6. Sources de contamination
[ÉTABLI] Sols à risque documentés :
- Anciennes cultures de coton (Gossypium hirsutum) — fortement microsclérotiques, source historique majeure en Californie.
- Anciennes cultures de solanacées (tomate, aubergine, piment, pomme de terre).
- Anciennes cultures de cucurbitacées (melon, pastèque).

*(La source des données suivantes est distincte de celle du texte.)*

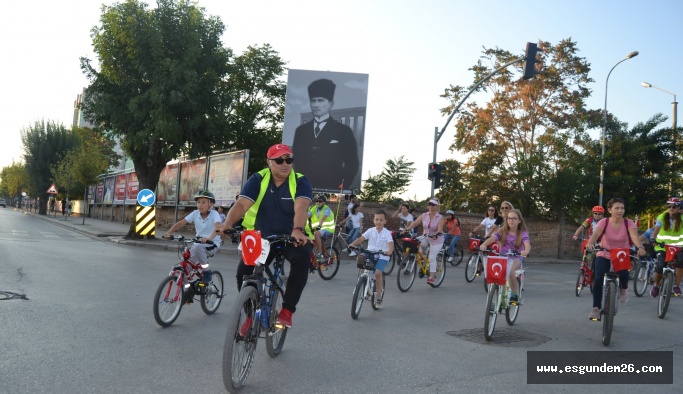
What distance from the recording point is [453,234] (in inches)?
642

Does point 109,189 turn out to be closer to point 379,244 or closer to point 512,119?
point 512,119

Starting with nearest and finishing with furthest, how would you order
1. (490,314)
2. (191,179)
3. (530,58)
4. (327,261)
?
(490,314)
(327,261)
(530,58)
(191,179)

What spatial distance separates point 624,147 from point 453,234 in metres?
18.6

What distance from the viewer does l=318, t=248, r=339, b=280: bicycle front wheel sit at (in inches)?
509

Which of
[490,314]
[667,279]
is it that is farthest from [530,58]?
[490,314]

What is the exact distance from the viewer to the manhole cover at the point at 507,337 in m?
6.81

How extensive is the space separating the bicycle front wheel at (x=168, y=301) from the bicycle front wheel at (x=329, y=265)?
5.97 meters

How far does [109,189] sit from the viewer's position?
49.5 metres

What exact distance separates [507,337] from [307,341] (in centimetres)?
248

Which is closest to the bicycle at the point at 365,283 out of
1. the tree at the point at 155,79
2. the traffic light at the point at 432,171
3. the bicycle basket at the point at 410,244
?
the bicycle basket at the point at 410,244

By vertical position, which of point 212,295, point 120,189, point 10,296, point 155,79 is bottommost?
point 10,296

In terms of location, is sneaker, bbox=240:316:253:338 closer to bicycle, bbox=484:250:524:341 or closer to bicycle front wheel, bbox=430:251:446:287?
bicycle, bbox=484:250:524:341

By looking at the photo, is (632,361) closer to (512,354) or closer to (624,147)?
(512,354)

- Vergers d’olivier (Olea europaea) infectés — co-occurrence fig/olive très fréquente en Méditerranée.
- Vignobles dans zones à climat continental.
- Vergers de fraisier, artichaut.
[ÉTABLI] Transmission directe entre figuiers :
- Outils de taille non désinfectés.
- Plants infectés issus de pépinière contaminée.

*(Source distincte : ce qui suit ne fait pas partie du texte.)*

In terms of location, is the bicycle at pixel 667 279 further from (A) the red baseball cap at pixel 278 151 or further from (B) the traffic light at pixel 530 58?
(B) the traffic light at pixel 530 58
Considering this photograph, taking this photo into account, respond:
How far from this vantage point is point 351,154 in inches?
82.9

- Greffe sur porte-greffe lui-même infecté.
[ÉTABLI] Climatic drivers : étude espagnole sur oliviers (Calderón et al. 2020, European Journal of Plant Pathology) montre que la fréquence de V. dahliae est positivement corrélée avec l’humidité du sol printanière et négativement avec les températures estivales extrêmes (> 35 °C). Transposable au figuier méditerranéen — explication probable de l’expression variable selon les microclimats parcellaires.
7. Cultivars et porte-greffes
[ÉTABLI] Pas de résistance variétale robuste documentée chez F. carica à ce jour. Toutes les variétés sont attaquables, avec une variabilité de tolérance probablement liée à la vigueur générale et non à un gène majeur de résistance.
[PROBABLE] Quelques observations californiennes (UC Davis) suggèrent une tolérance supérieure chez les cultivars à vigueur élevée comme Mission et Conadria, et une sensibilité accrue chez certains Smyrne (Calimyrna).
[INCERTAIN] Aucune étude QTL ou GWAS n’a été publiée sur la résistance à V. dahliae chez F. carica. Le génome de référence récent (Wang et al. 2025) ouvre cette voie mais elle est inexploitée.
8. Stratégies de contrôle
Prévention (la lutte n°1)
[ÉTABLI]
- Analyse de sol avant plantation pour détecter les microsclérotes — méthode du milieu sélectif Sorensen, ou détection qPCR par laboratoire d’analyse phyto.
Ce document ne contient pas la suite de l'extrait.